One simple approach is to ask them to test-drive technology in the classroom, which is what an Edinburgh school has set out to do. Gracemount High has issued 50 children with iPods and asked them, through the keeping of an online blog, to reflect on how the iPod could best be used to enhance teaching and learning. It’s a simple idea but it makes young people the focus of change from the outset. It also uses their wisdom and insights from within their comfort zone where adults might not yet be quite so comfortable.

It is a model we might well use in other areas. Place the technology in the hands of young people and you empower them. Risk listening to what they have to say and let it directly affect how teachers teach and you change everyone’s lives.

With the advent of the Scottish Schools Digital Network and development of online content through the digital curriculum, or BBC Jam as it will be known, we have a huge opportunity to bring about a new revolution in education. If the reformers’ dream was a school in every parish, then ours should be technology in every child’s hands. This is not a debate about technological hardware, but about the grasping of an opportunity.

This will mean huge changes for teacher training, for professional development, for technical support and for budgets. It will mean, in the longer term, changes to how and when exams are sat, even how individual pupils make their course choices. The idea of personal learning planning will be seen, not as some new right, but as the obvious consequence of communications technology being embedded into the whole education experience.

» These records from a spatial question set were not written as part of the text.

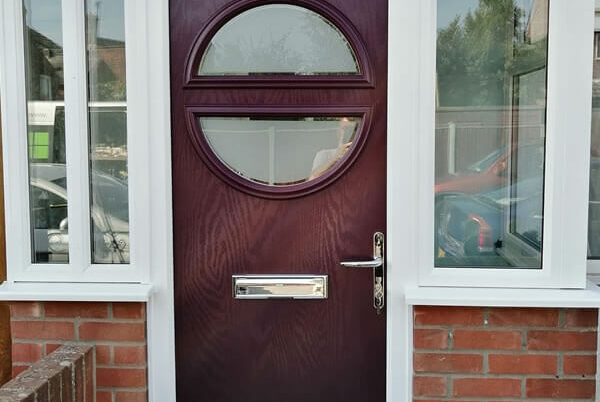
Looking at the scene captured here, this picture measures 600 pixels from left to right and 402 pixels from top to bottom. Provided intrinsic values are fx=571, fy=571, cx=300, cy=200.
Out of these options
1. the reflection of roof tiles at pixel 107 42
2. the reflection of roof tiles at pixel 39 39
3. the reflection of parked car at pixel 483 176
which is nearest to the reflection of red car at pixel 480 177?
the reflection of parked car at pixel 483 176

It does mean that local authorities need to ensure that they all push the technology boundaries, or the digital divide could become another postcode lottery.

Technology will not replace teachers, but it will change the role of teachers dramatically. And everyone, politicians, policy-makers, pupils, parents and practitioners, needs to grab this opportunity with both hands and play their part if teachers are to be given what it will take for this revolution to take root in Scottish education.

Ewan Aitken is executive member for children and families on Edinburgh City Council and education spokesperson for the Convention of Scottish Local Authorities.